A permit program administered by the Alaska Department of Fish & Game manages visitor numbers and activities in the sanctuary. The permit program was developed after many years of excessive and uncontrolled public use of the area that often put people and bears in danger. The goal of the permit program is to provide the public with an opportunity to view and photograph bears while minimizing their impacts to bears and wildlife habitats. The program limits the number of people who may be present at McNeil River Falls (or the other viewing locations) to no more than 10 between June 7 and August 25.

For more information on McNeil River State Game Sanctuary, visit their website.

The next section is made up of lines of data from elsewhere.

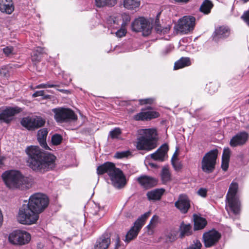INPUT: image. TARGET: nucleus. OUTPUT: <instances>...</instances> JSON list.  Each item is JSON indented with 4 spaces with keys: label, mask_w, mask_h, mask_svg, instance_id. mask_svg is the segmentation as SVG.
<instances>
[{
    "label": "nucleus",
    "mask_w": 249,
    "mask_h": 249,
    "mask_svg": "<svg viewBox=\"0 0 249 249\" xmlns=\"http://www.w3.org/2000/svg\"><path fill=\"white\" fill-rule=\"evenodd\" d=\"M142 228V225L139 224V221H135L134 226L127 232L124 241L128 243L135 238Z\"/></svg>",
    "instance_id": "4be33fe9"
},
{
    "label": "nucleus",
    "mask_w": 249,
    "mask_h": 249,
    "mask_svg": "<svg viewBox=\"0 0 249 249\" xmlns=\"http://www.w3.org/2000/svg\"><path fill=\"white\" fill-rule=\"evenodd\" d=\"M14 10L12 0H0V11L1 12L10 14Z\"/></svg>",
    "instance_id": "393cba45"
},
{
    "label": "nucleus",
    "mask_w": 249,
    "mask_h": 249,
    "mask_svg": "<svg viewBox=\"0 0 249 249\" xmlns=\"http://www.w3.org/2000/svg\"><path fill=\"white\" fill-rule=\"evenodd\" d=\"M229 160H222L221 168L222 169L226 171L228 170L229 167Z\"/></svg>",
    "instance_id": "09e8293b"
},
{
    "label": "nucleus",
    "mask_w": 249,
    "mask_h": 249,
    "mask_svg": "<svg viewBox=\"0 0 249 249\" xmlns=\"http://www.w3.org/2000/svg\"><path fill=\"white\" fill-rule=\"evenodd\" d=\"M149 165H150V166L151 167H157V165H156V164H155V163H151V162H150V163H149Z\"/></svg>",
    "instance_id": "69168bd1"
},
{
    "label": "nucleus",
    "mask_w": 249,
    "mask_h": 249,
    "mask_svg": "<svg viewBox=\"0 0 249 249\" xmlns=\"http://www.w3.org/2000/svg\"><path fill=\"white\" fill-rule=\"evenodd\" d=\"M130 20V17L128 16H126L125 19V22L129 21Z\"/></svg>",
    "instance_id": "0e129e2a"
},
{
    "label": "nucleus",
    "mask_w": 249,
    "mask_h": 249,
    "mask_svg": "<svg viewBox=\"0 0 249 249\" xmlns=\"http://www.w3.org/2000/svg\"><path fill=\"white\" fill-rule=\"evenodd\" d=\"M238 189V183L232 181L226 195V207L228 206L234 214H238L240 211V203L236 197Z\"/></svg>",
    "instance_id": "39448f33"
},
{
    "label": "nucleus",
    "mask_w": 249,
    "mask_h": 249,
    "mask_svg": "<svg viewBox=\"0 0 249 249\" xmlns=\"http://www.w3.org/2000/svg\"><path fill=\"white\" fill-rule=\"evenodd\" d=\"M131 154L129 151H124L121 152H117L115 153L114 157L117 159H122L127 157Z\"/></svg>",
    "instance_id": "c9c22d12"
},
{
    "label": "nucleus",
    "mask_w": 249,
    "mask_h": 249,
    "mask_svg": "<svg viewBox=\"0 0 249 249\" xmlns=\"http://www.w3.org/2000/svg\"><path fill=\"white\" fill-rule=\"evenodd\" d=\"M241 18L249 27V10L245 11L241 16Z\"/></svg>",
    "instance_id": "58836bf2"
},
{
    "label": "nucleus",
    "mask_w": 249,
    "mask_h": 249,
    "mask_svg": "<svg viewBox=\"0 0 249 249\" xmlns=\"http://www.w3.org/2000/svg\"><path fill=\"white\" fill-rule=\"evenodd\" d=\"M242 1L243 2V3H245L249 1V0H242Z\"/></svg>",
    "instance_id": "774afa93"
},
{
    "label": "nucleus",
    "mask_w": 249,
    "mask_h": 249,
    "mask_svg": "<svg viewBox=\"0 0 249 249\" xmlns=\"http://www.w3.org/2000/svg\"><path fill=\"white\" fill-rule=\"evenodd\" d=\"M8 72V70L5 66L2 67L1 69H0V75L6 76Z\"/></svg>",
    "instance_id": "603ef678"
},
{
    "label": "nucleus",
    "mask_w": 249,
    "mask_h": 249,
    "mask_svg": "<svg viewBox=\"0 0 249 249\" xmlns=\"http://www.w3.org/2000/svg\"><path fill=\"white\" fill-rule=\"evenodd\" d=\"M110 244V236L105 233L102 235L96 241L95 249H107Z\"/></svg>",
    "instance_id": "412c9836"
},
{
    "label": "nucleus",
    "mask_w": 249,
    "mask_h": 249,
    "mask_svg": "<svg viewBox=\"0 0 249 249\" xmlns=\"http://www.w3.org/2000/svg\"><path fill=\"white\" fill-rule=\"evenodd\" d=\"M139 101L141 105L152 104L155 101V99L153 98H149L144 99H140Z\"/></svg>",
    "instance_id": "a19ab883"
},
{
    "label": "nucleus",
    "mask_w": 249,
    "mask_h": 249,
    "mask_svg": "<svg viewBox=\"0 0 249 249\" xmlns=\"http://www.w3.org/2000/svg\"><path fill=\"white\" fill-rule=\"evenodd\" d=\"M191 63H175L174 70H177L190 66Z\"/></svg>",
    "instance_id": "49530a36"
},
{
    "label": "nucleus",
    "mask_w": 249,
    "mask_h": 249,
    "mask_svg": "<svg viewBox=\"0 0 249 249\" xmlns=\"http://www.w3.org/2000/svg\"><path fill=\"white\" fill-rule=\"evenodd\" d=\"M58 86L56 84H50V83H47L46 84H41L36 86V88H53L56 87Z\"/></svg>",
    "instance_id": "c03bdc74"
},
{
    "label": "nucleus",
    "mask_w": 249,
    "mask_h": 249,
    "mask_svg": "<svg viewBox=\"0 0 249 249\" xmlns=\"http://www.w3.org/2000/svg\"><path fill=\"white\" fill-rule=\"evenodd\" d=\"M213 7V4L210 0H204L201 4L199 11L204 15H208Z\"/></svg>",
    "instance_id": "cd10ccee"
},
{
    "label": "nucleus",
    "mask_w": 249,
    "mask_h": 249,
    "mask_svg": "<svg viewBox=\"0 0 249 249\" xmlns=\"http://www.w3.org/2000/svg\"><path fill=\"white\" fill-rule=\"evenodd\" d=\"M249 137V135L246 131L240 132L231 139L230 145L232 147L243 145L246 143Z\"/></svg>",
    "instance_id": "a211bd4d"
},
{
    "label": "nucleus",
    "mask_w": 249,
    "mask_h": 249,
    "mask_svg": "<svg viewBox=\"0 0 249 249\" xmlns=\"http://www.w3.org/2000/svg\"><path fill=\"white\" fill-rule=\"evenodd\" d=\"M13 51V48L12 47H6L3 49V53L6 55H9Z\"/></svg>",
    "instance_id": "8fccbe9b"
},
{
    "label": "nucleus",
    "mask_w": 249,
    "mask_h": 249,
    "mask_svg": "<svg viewBox=\"0 0 249 249\" xmlns=\"http://www.w3.org/2000/svg\"><path fill=\"white\" fill-rule=\"evenodd\" d=\"M36 52L41 53L43 51V49L41 47H37Z\"/></svg>",
    "instance_id": "680f3d73"
},
{
    "label": "nucleus",
    "mask_w": 249,
    "mask_h": 249,
    "mask_svg": "<svg viewBox=\"0 0 249 249\" xmlns=\"http://www.w3.org/2000/svg\"><path fill=\"white\" fill-rule=\"evenodd\" d=\"M48 133L46 128L39 130L37 132V139L40 146L45 150H49L50 148L46 142V138Z\"/></svg>",
    "instance_id": "b1692460"
},
{
    "label": "nucleus",
    "mask_w": 249,
    "mask_h": 249,
    "mask_svg": "<svg viewBox=\"0 0 249 249\" xmlns=\"http://www.w3.org/2000/svg\"><path fill=\"white\" fill-rule=\"evenodd\" d=\"M159 113L156 111H142L137 113L134 116V119L136 121H144L158 118Z\"/></svg>",
    "instance_id": "5701e85b"
},
{
    "label": "nucleus",
    "mask_w": 249,
    "mask_h": 249,
    "mask_svg": "<svg viewBox=\"0 0 249 249\" xmlns=\"http://www.w3.org/2000/svg\"><path fill=\"white\" fill-rule=\"evenodd\" d=\"M3 222V215L2 214V212L0 210V227L2 225Z\"/></svg>",
    "instance_id": "bf43d9fd"
},
{
    "label": "nucleus",
    "mask_w": 249,
    "mask_h": 249,
    "mask_svg": "<svg viewBox=\"0 0 249 249\" xmlns=\"http://www.w3.org/2000/svg\"><path fill=\"white\" fill-rule=\"evenodd\" d=\"M149 213H145L142 215L140 218H139L136 221H139V224L142 225V227L144 224L146 218L148 217Z\"/></svg>",
    "instance_id": "79ce46f5"
},
{
    "label": "nucleus",
    "mask_w": 249,
    "mask_h": 249,
    "mask_svg": "<svg viewBox=\"0 0 249 249\" xmlns=\"http://www.w3.org/2000/svg\"><path fill=\"white\" fill-rule=\"evenodd\" d=\"M202 244L198 240H196L194 242V244H192L187 249H201Z\"/></svg>",
    "instance_id": "37998d69"
},
{
    "label": "nucleus",
    "mask_w": 249,
    "mask_h": 249,
    "mask_svg": "<svg viewBox=\"0 0 249 249\" xmlns=\"http://www.w3.org/2000/svg\"><path fill=\"white\" fill-rule=\"evenodd\" d=\"M2 177L6 186L11 189L26 190L31 188L34 183L32 177H25L18 170L5 171Z\"/></svg>",
    "instance_id": "f03ea898"
},
{
    "label": "nucleus",
    "mask_w": 249,
    "mask_h": 249,
    "mask_svg": "<svg viewBox=\"0 0 249 249\" xmlns=\"http://www.w3.org/2000/svg\"><path fill=\"white\" fill-rule=\"evenodd\" d=\"M137 139L136 148L139 150L150 151L157 146V134L154 129H141Z\"/></svg>",
    "instance_id": "20e7f679"
},
{
    "label": "nucleus",
    "mask_w": 249,
    "mask_h": 249,
    "mask_svg": "<svg viewBox=\"0 0 249 249\" xmlns=\"http://www.w3.org/2000/svg\"><path fill=\"white\" fill-rule=\"evenodd\" d=\"M21 111V108L18 107H6L0 113V122L10 123L15 115Z\"/></svg>",
    "instance_id": "2eb2a0df"
},
{
    "label": "nucleus",
    "mask_w": 249,
    "mask_h": 249,
    "mask_svg": "<svg viewBox=\"0 0 249 249\" xmlns=\"http://www.w3.org/2000/svg\"><path fill=\"white\" fill-rule=\"evenodd\" d=\"M175 206L181 213H186L190 207V202L188 197L184 194L180 195L178 200L175 203Z\"/></svg>",
    "instance_id": "f3484780"
},
{
    "label": "nucleus",
    "mask_w": 249,
    "mask_h": 249,
    "mask_svg": "<svg viewBox=\"0 0 249 249\" xmlns=\"http://www.w3.org/2000/svg\"><path fill=\"white\" fill-rule=\"evenodd\" d=\"M221 237V234L215 229L205 232L202 235L204 245L206 248L215 246Z\"/></svg>",
    "instance_id": "ddd939ff"
},
{
    "label": "nucleus",
    "mask_w": 249,
    "mask_h": 249,
    "mask_svg": "<svg viewBox=\"0 0 249 249\" xmlns=\"http://www.w3.org/2000/svg\"><path fill=\"white\" fill-rule=\"evenodd\" d=\"M207 88L209 89V92L212 94L217 90V86L216 84L210 83L207 85Z\"/></svg>",
    "instance_id": "4c0bfd02"
},
{
    "label": "nucleus",
    "mask_w": 249,
    "mask_h": 249,
    "mask_svg": "<svg viewBox=\"0 0 249 249\" xmlns=\"http://www.w3.org/2000/svg\"><path fill=\"white\" fill-rule=\"evenodd\" d=\"M230 150L229 148H224L222 154V160H230Z\"/></svg>",
    "instance_id": "ea45409f"
},
{
    "label": "nucleus",
    "mask_w": 249,
    "mask_h": 249,
    "mask_svg": "<svg viewBox=\"0 0 249 249\" xmlns=\"http://www.w3.org/2000/svg\"><path fill=\"white\" fill-rule=\"evenodd\" d=\"M8 240L13 245L21 246L29 242L31 240V235L27 231L16 230L9 234Z\"/></svg>",
    "instance_id": "9d476101"
},
{
    "label": "nucleus",
    "mask_w": 249,
    "mask_h": 249,
    "mask_svg": "<svg viewBox=\"0 0 249 249\" xmlns=\"http://www.w3.org/2000/svg\"><path fill=\"white\" fill-rule=\"evenodd\" d=\"M121 134V130L120 128L117 127L109 132V136L112 139H118Z\"/></svg>",
    "instance_id": "72a5a7b5"
},
{
    "label": "nucleus",
    "mask_w": 249,
    "mask_h": 249,
    "mask_svg": "<svg viewBox=\"0 0 249 249\" xmlns=\"http://www.w3.org/2000/svg\"><path fill=\"white\" fill-rule=\"evenodd\" d=\"M118 0H95V5L98 8L105 7H112L118 2Z\"/></svg>",
    "instance_id": "bb28decb"
},
{
    "label": "nucleus",
    "mask_w": 249,
    "mask_h": 249,
    "mask_svg": "<svg viewBox=\"0 0 249 249\" xmlns=\"http://www.w3.org/2000/svg\"><path fill=\"white\" fill-rule=\"evenodd\" d=\"M25 151L28 156L27 163L33 171L44 173L54 168V155L45 153L37 146H28Z\"/></svg>",
    "instance_id": "f257e3e1"
},
{
    "label": "nucleus",
    "mask_w": 249,
    "mask_h": 249,
    "mask_svg": "<svg viewBox=\"0 0 249 249\" xmlns=\"http://www.w3.org/2000/svg\"><path fill=\"white\" fill-rule=\"evenodd\" d=\"M4 160V158L0 156V166L3 164V161Z\"/></svg>",
    "instance_id": "e2e57ef3"
},
{
    "label": "nucleus",
    "mask_w": 249,
    "mask_h": 249,
    "mask_svg": "<svg viewBox=\"0 0 249 249\" xmlns=\"http://www.w3.org/2000/svg\"><path fill=\"white\" fill-rule=\"evenodd\" d=\"M49 199L47 196L41 193H36L32 195L27 204L38 214L48 206Z\"/></svg>",
    "instance_id": "0eeeda50"
},
{
    "label": "nucleus",
    "mask_w": 249,
    "mask_h": 249,
    "mask_svg": "<svg viewBox=\"0 0 249 249\" xmlns=\"http://www.w3.org/2000/svg\"><path fill=\"white\" fill-rule=\"evenodd\" d=\"M95 211L91 212V213H92L93 215H97L98 214L97 212H98L100 210V208L99 206H97V205L95 206Z\"/></svg>",
    "instance_id": "13d9d810"
},
{
    "label": "nucleus",
    "mask_w": 249,
    "mask_h": 249,
    "mask_svg": "<svg viewBox=\"0 0 249 249\" xmlns=\"http://www.w3.org/2000/svg\"><path fill=\"white\" fill-rule=\"evenodd\" d=\"M195 21L196 18L193 16H184L178 20L176 29L182 34H187L194 29Z\"/></svg>",
    "instance_id": "4468645a"
},
{
    "label": "nucleus",
    "mask_w": 249,
    "mask_h": 249,
    "mask_svg": "<svg viewBox=\"0 0 249 249\" xmlns=\"http://www.w3.org/2000/svg\"><path fill=\"white\" fill-rule=\"evenodd\" d=\"M31 58L33 62H39L40 61V54H37L36 52H33L31 55Z\"/></svg>",
    "instance_id": "a18cd8bd"
},
{
    "label": "nucleus",
    "mask_w": 249,
    "mask_h": 249,
    "mask_svg": "<svg viewBox=\"0 0 249 249\" xmlns=\"http://www.w3.org/2000/svg\"><path fill=\"white\" fill-rule=\"evenodd\" d=\"M20 123L28 130H35L43 126L45 124V120L39 116L27 117L22 118Z\"/></svg>",
    "instance_id": "f8f14e48"
},
{
    "label": "nucleus",
    "mask_w": 249,
    "mask_h": 249,
    "mask_svg": "<svg viewBox=\"0 0 249 249\" xmlns=\"http://www.w3.org/2000/svg\"><path fill=\"white\" fill-rule=\"evenodd\" d=\"M97 173L98 175L107 173L112 185L117 189H122L126 184L125 176L122 171L116 168L112 162H107L99 166L97 168Z\"/></svg>",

Walrus Islands State Game Sanctuary
Walrus Islands State Game Sanctuary is world famous for its unique concentrations of walrus. Best known among the Walrus Islands is Round Island, where each summer large numbers of male walruses haul out on exposed, rocky beaches. Round Island is one of four major terrestrial haulouts in Alaska; Walrus return to these haulouts every spring as the ice pack recedes northward, remaining hauled out on the beach for several days between each feeding foray. Up to 14,000 walrus have been counted on Round Island in a single day. However, the number of walrus using the island fluctuates significantly from year to year.

Boat access to Round Island and state waters within 3 miles of Round Island is allowed only by permit and when Sanctuary staff are present, usually between May 1 and August 15. Flying low over the island can cause walrus and seabird disturbance and is prohibited under the Marine Mammal Protection Act. Each summer visitors log hundreds of visitor days on Round Island, and twelve camping and five day-use permits can be issued at a time. Because driving rain, winds, and rough seas are common, visits are extremely weather dependent and visitors should come prepared with adequate raingear, footwear, food, and equipment. Access to other islands in the Sanctuary does not require a permit. A visit to Black Rock to view harbor seals and cormorants is a high point for many visitors.